Jack had met most of my friends during the time we were together, and they all got along well. One of my best friends (let's call him Rick) still thinks Jack was great for me and why did I ever break up with him? I won't lay them out here, but I have my reasons, and trust me, they are very legitimate reasons.

So after I told all my friends I was no longer seeing Jack, the usual sympathies were exchanged, etc. But I do remember being of the resolve that I couldn't tell anyone not to call Jack anymore. I figured it just wouldn't be right to tell my friends who they could and could not talk to. So, I refused to make a blanket proclamation that Jack was now off limits to my friends. If they wanted to contact him, they could, and I would be fine with it.
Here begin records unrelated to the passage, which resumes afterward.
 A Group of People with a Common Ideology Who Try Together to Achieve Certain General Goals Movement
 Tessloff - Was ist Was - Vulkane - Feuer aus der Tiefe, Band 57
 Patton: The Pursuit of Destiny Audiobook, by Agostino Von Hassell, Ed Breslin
And, honestly and truly, I am.

The other night, Rick went out with a few other friends; I was tired and broke so I stayed home. The night rolled along, and, apparently, Jack rolled into the bar. Our other friends having already well exceeded the point of non-sobriety, Rick ended up talking to Jack. According to Rick, they chatted for a good part of the night, and they even changed venue at one point ("I'm heading to this other bar; you want to come?" "Sure!").

And really, I'm okay with it.

But a part of me wishes that I wasn't.

A part of me wishes that I was angry at Rick. A part of me wishes that I felt that, if Rick were a true friend, he'd shun the company of an ex. A part of me wants to feel that combination of jealousy and anger, of betrayal and shame, that comes from having your best friend consorting with your ex.
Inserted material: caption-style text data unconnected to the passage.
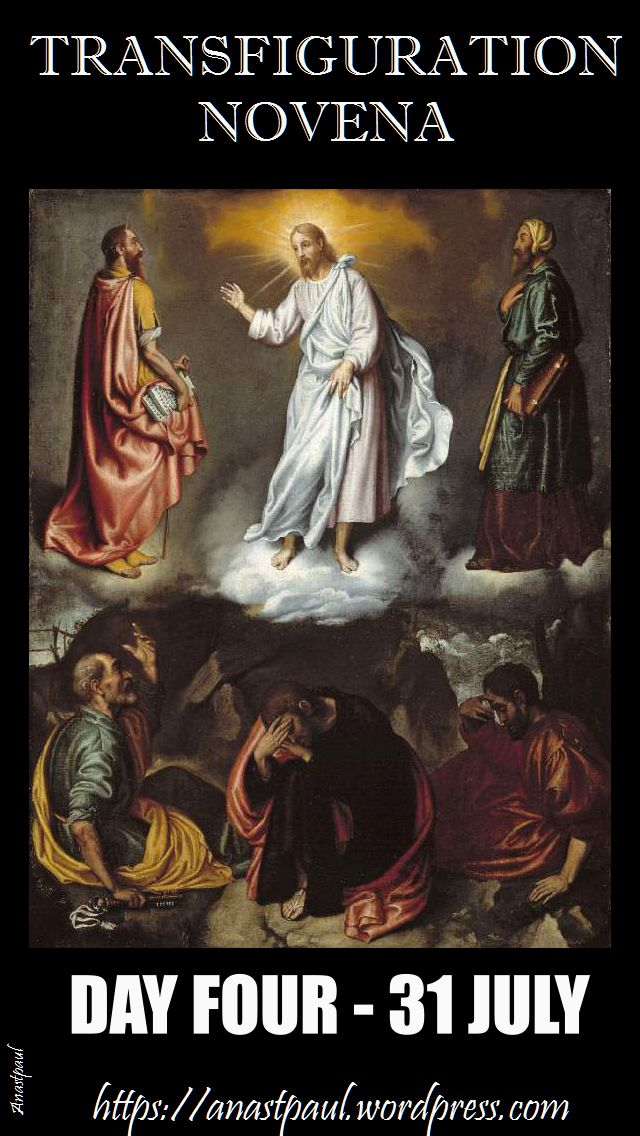 DAY FOUR TRANSFIGURATION NOVENA 31 JULY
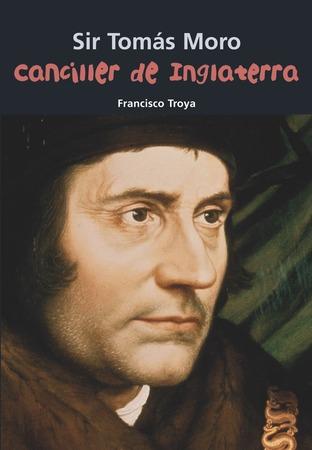 Sir Tomás Moro. Canciller de Inglaterra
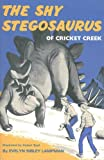 The Shy Stegosaurus of Cricket Creek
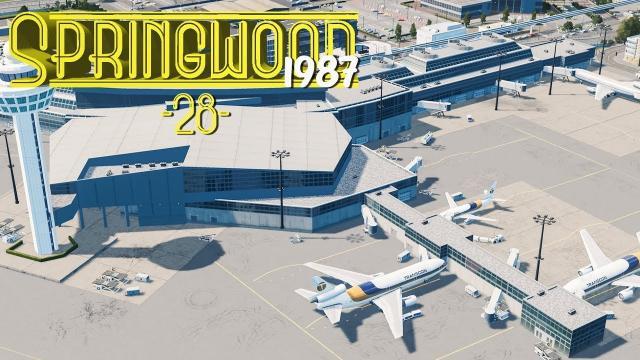 Cities Skylines: Springwood International Airport - EP28 -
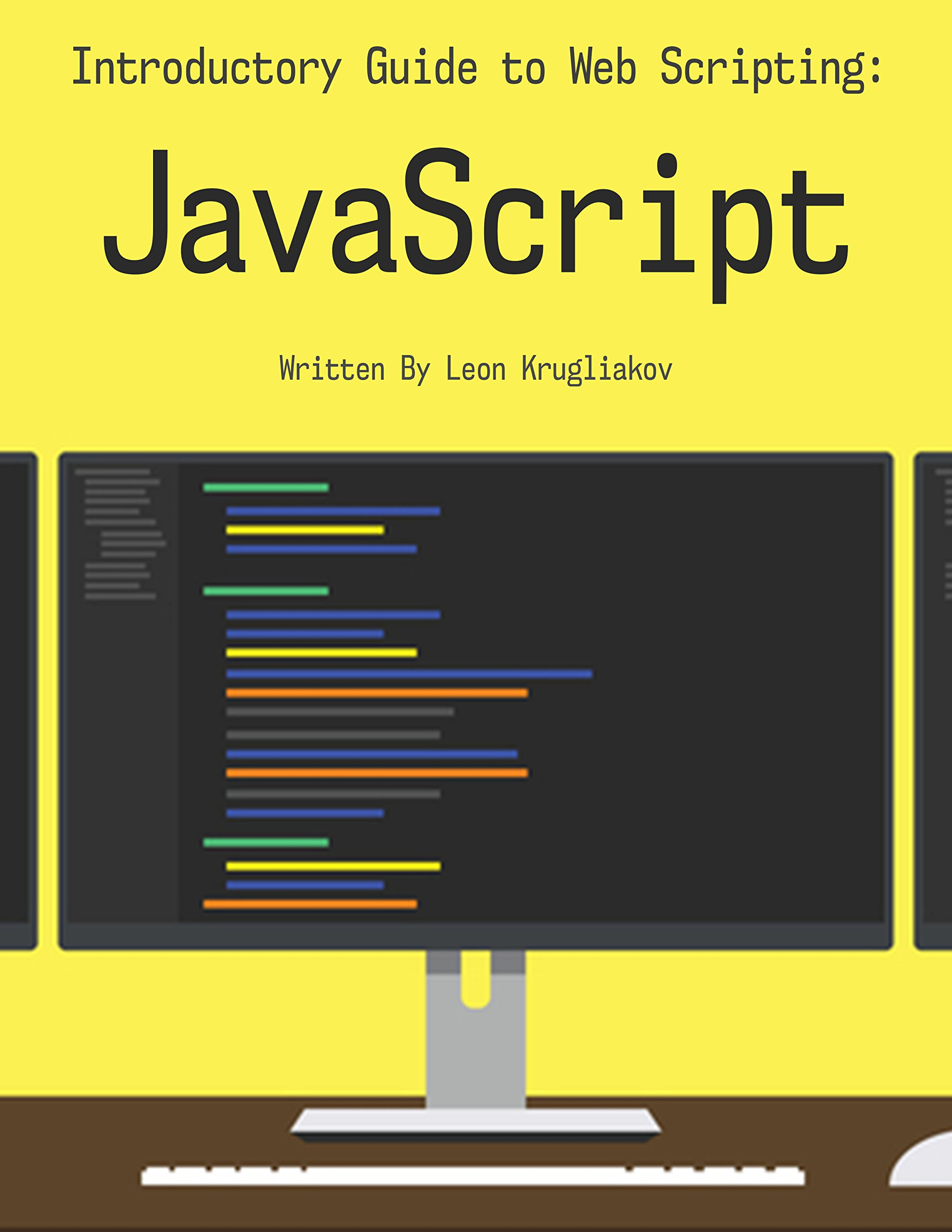 Introductory Guide to Web Scripting: JavaScript: The best guide for web design and development for dummies and beginners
But I don't feel anything like that at all.

I suppose it's healthy that I don't. But what does that say? All I can come up with is that my not feeling anything means I was never really in love. This is a fact that I will readily admit. I know I didn't really love the guy, and that for much of our time together I could barely tolerate him.

But the fact that I didn't love him only reminds me that I don't think I've ever loved anyone. I've never so freely given of myself that I even ran the risk of being hurt were it to end.
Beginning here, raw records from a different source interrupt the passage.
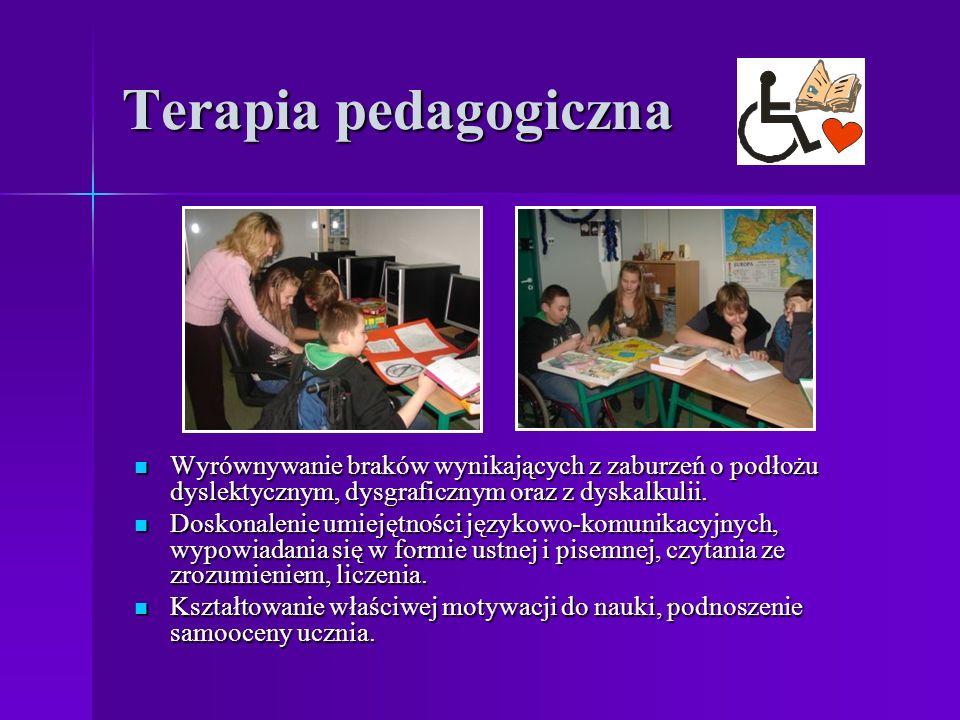 Terapia pedagogiczna Wyrównywanie braków wynikających z zaburzeń o podłożu dyslektycznym, dysgraficznym oraz z dyskalkulii. Wyrównywanie braków wynika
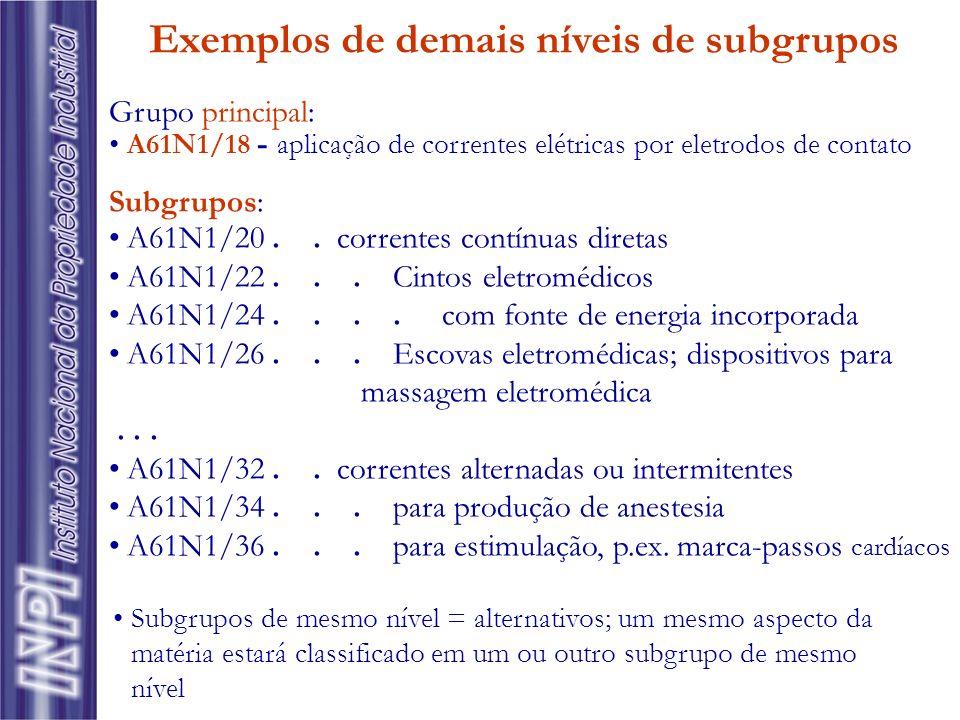 Grupo principal: A61N1/18 - aplicação de correntes elétricas por eletrodos de contato Subgrupos: A61N1/20.. correntes contínuas diretas A61N1/22... Ci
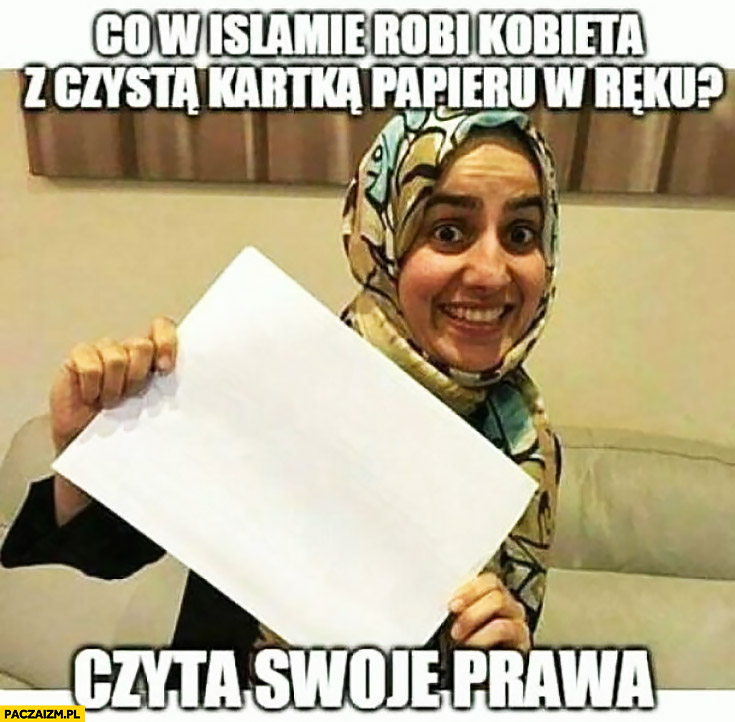 Co w islamie robi kobieta z czystą kartką papieru w ręku? Czyta swoje prawa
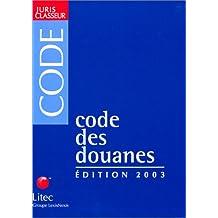 CODE DES DOUANES 2003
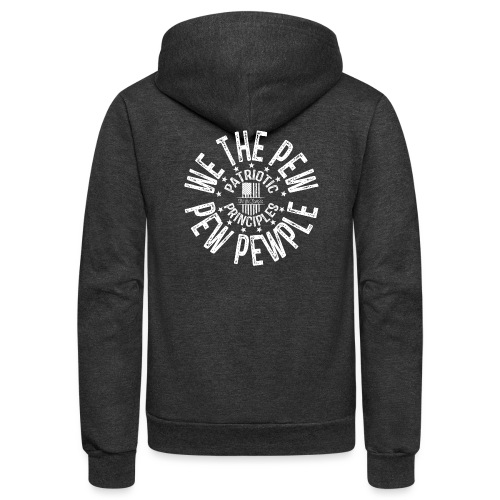 OTHER COLORS AVAILABLE WE THE PEW PEW PEWPLE W - Unisex Fleece Zip Hoodie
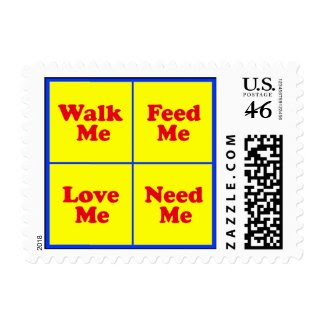 """Dog Stamps - """"Walk Me, Feed Me..."""""""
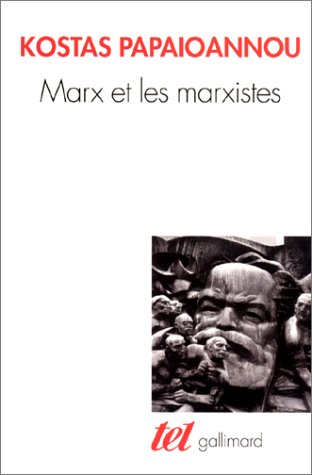Marx et marxistes (9782070758081) by Kostas Papaioannou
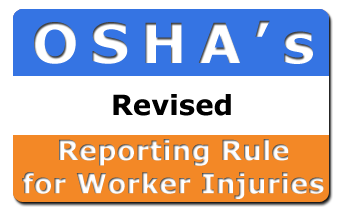 OSHA Revises Reporting Rule for Worker Injuries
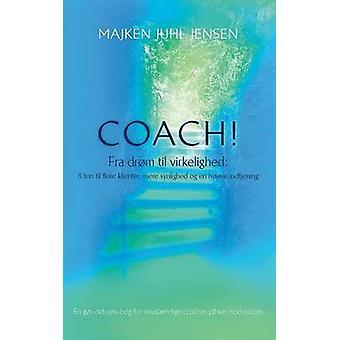 Coach by Majken Juhl Jensen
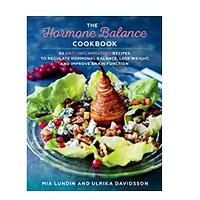 The Hormone Balance Cookbook: 60 Anti-Inflammatory Recipes to Regulate Hormonal Balance, Lose Weight and Improve Brain Function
The guy I was seeing before Jack dumped me after six months. He looked like he was going to cry as he did it. I never cried once over the breakup.

So a part of me wishes that I did feel some irrationality. A part of me wishes that I did feel hurt that Rick would feel perfectly fine in hanging out with Jack. Because that would show me that I am, in fact, human, and that I am, in fact, capable of loving someone.

But maybe I'm not. And maybe that's why I should be mourning. Perhaps I should be mourning this as proof that I will never find love because I am completely incapable of it.

Even Cylons have love. I don't.

And dammit, now I have Rick Springfield stuck in my head:


You better love somebody
It's late
You better love somebody
Don't wait
You better love somebody
Don't tempt fate
You're gonna pull it just a little too far one night.


(Okay that last couplet makes no sense in this post, but the rhythm gets messed up if you don't quote the whole chorus.)

So I'm incapable of love.

Strangely... I think I'm okay with that.

Random TV Thoughts

Possible spoiler alerts. Do not read on if you've got a backlog of Tivo'd shows you don't want to hear about. Though odds are, I'm not watching anything you are, because my taste in television shows is horrific.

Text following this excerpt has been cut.